Return each line below exactly as it reads, and omit any image in it.

Crawled caption data:
▬▬▬▬▬▬▬▬▬▬

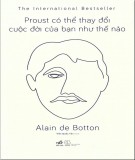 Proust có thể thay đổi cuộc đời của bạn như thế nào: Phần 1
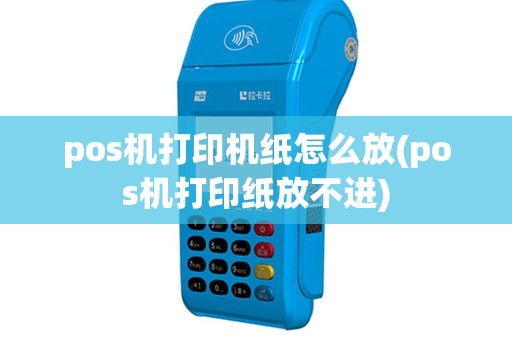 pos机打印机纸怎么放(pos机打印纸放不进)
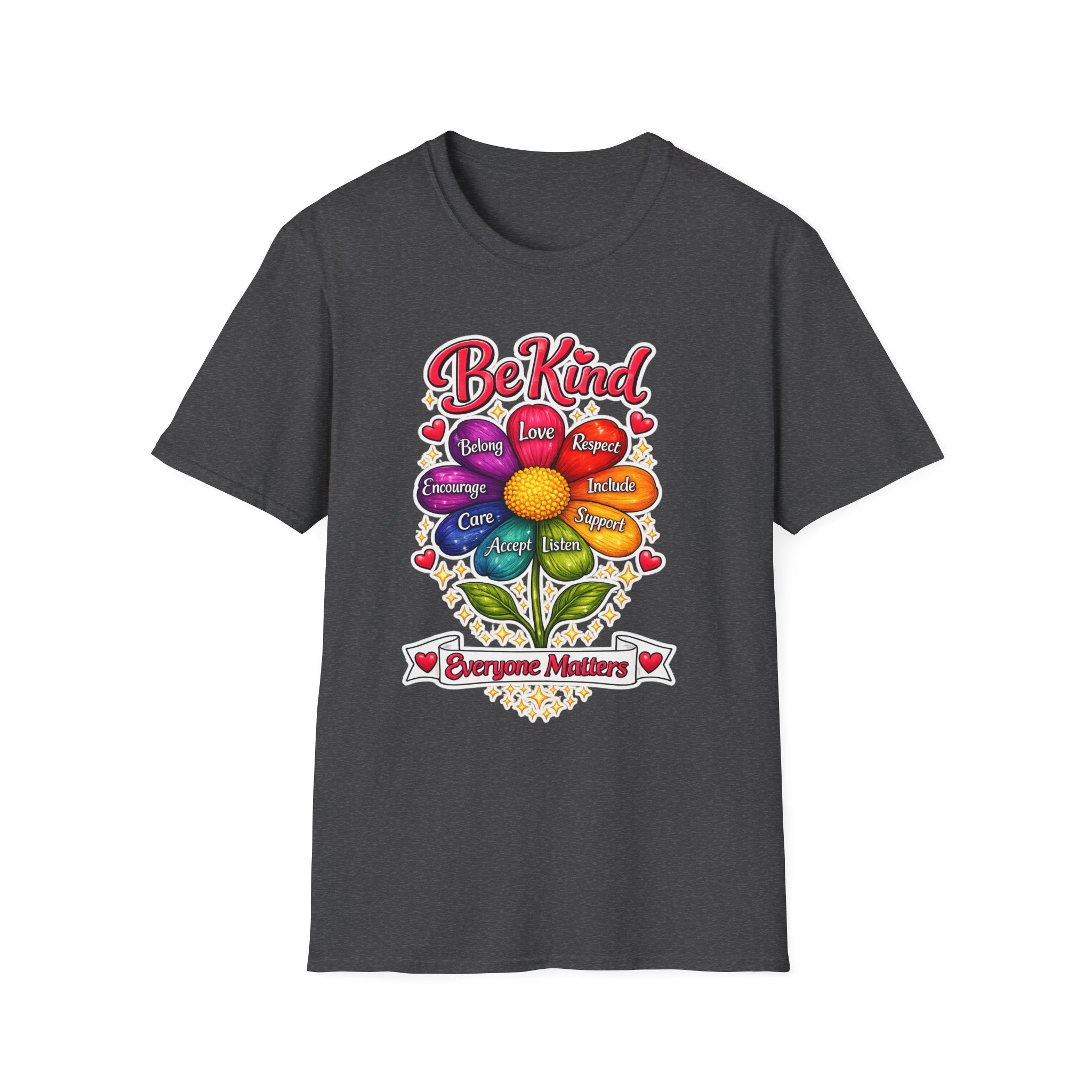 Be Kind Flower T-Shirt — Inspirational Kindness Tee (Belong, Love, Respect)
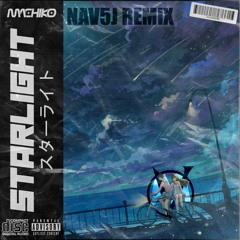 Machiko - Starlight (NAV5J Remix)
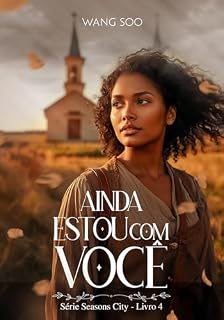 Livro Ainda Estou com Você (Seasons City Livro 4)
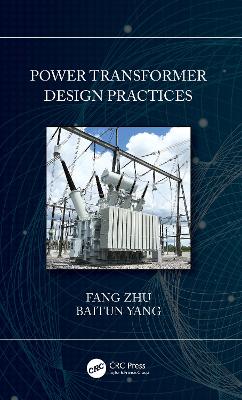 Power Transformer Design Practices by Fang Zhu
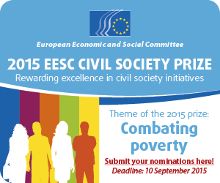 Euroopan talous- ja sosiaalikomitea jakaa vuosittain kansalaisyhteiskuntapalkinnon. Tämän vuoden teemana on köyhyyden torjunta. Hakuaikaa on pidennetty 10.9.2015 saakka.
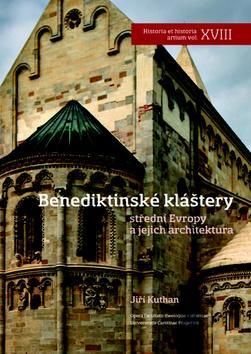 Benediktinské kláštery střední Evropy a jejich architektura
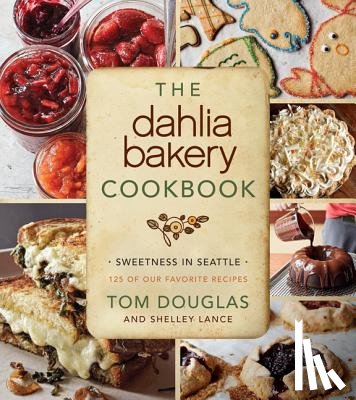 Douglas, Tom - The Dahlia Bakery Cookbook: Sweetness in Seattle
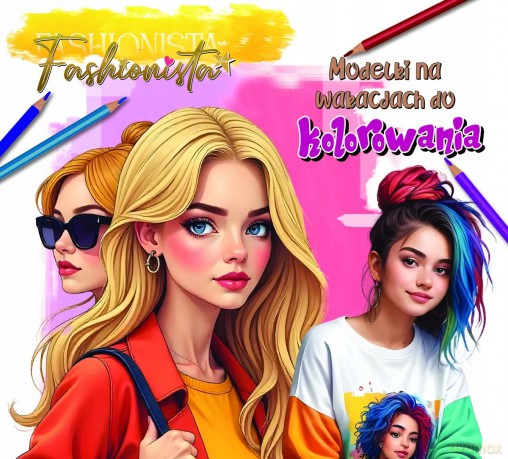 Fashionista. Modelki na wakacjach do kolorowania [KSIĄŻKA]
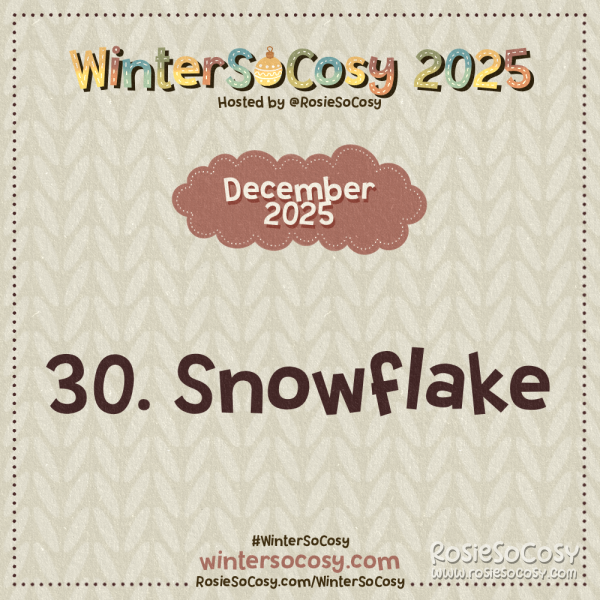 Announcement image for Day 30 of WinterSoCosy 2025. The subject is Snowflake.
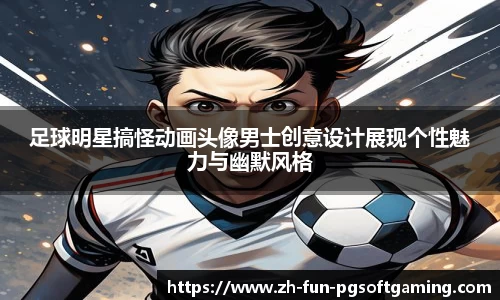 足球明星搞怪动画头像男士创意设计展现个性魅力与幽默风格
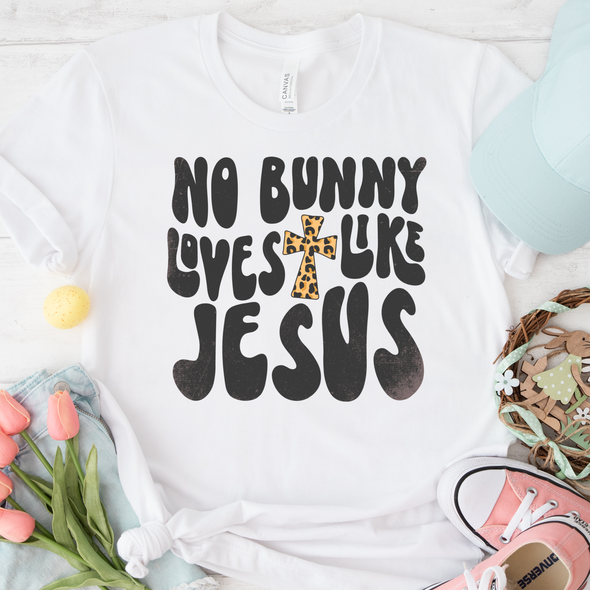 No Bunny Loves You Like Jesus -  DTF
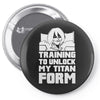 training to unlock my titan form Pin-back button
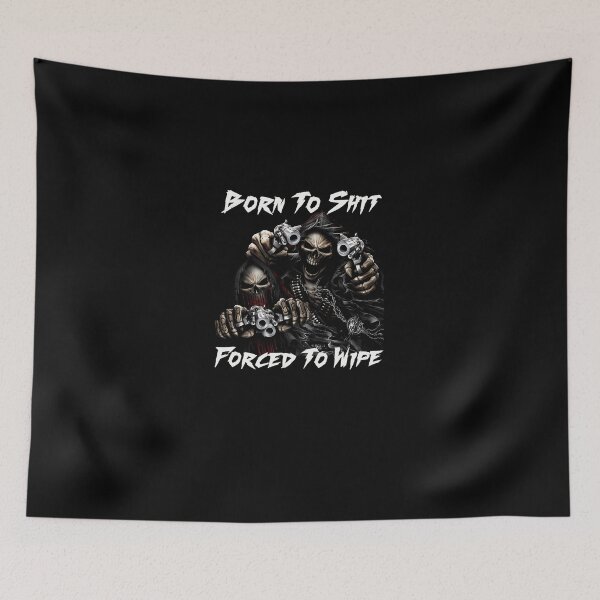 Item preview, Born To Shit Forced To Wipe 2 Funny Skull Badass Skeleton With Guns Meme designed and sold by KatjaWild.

▬▬▬▬▬▬▬▬▬▬

Output of the task:
 Proust có thể thay đổi cuộc đời của bạn như thế nào: Phần 1
 pos机打印机纸怎么放(pos机打印纸放不进)
 Be Kind Flower T-Shirt — Inspirational Kindness Tee (Belong, Love, Respect)
 Machiko - Starlight (NAV5J Remix)
 Livro Ainda Estou com Você (Seasons City Livro 4)
 Power Transformer Design Practices by Fang Zhu
 Euroopan talous- ja sosiaalikomitea jakaa vuosittain kansalaisyhteiskuntapalkinnon. Tämän vuoden teemana on köyhyyden torjunta. Hakuaikaa on pidennetty 10.9.2015 saakka.
 Benediktinské kláštery střední Evropy a jejich architektura
 Douglas, Tom - The Dahlia Bakery Cookbook: Sweetness in Seattle
 Fashionista. Modelki na wakacjach do kolorowania [KSIĄŻKA]
 Announcement image for Day 30 of WinterSoCosy 2025. The subject is Snowflake.
 足球明星搞怪动画头像男士创意设计展现个性魅力与幽默风格
 No Bunny Loves You Like Jesus -  DTF
 training to unlock my titan form Pin-back button
 Item preview, Born To Shit Forced To Wipe 2 Funny Skull Badass Skeleton With Guns Meme designed and sold by KatjaWild.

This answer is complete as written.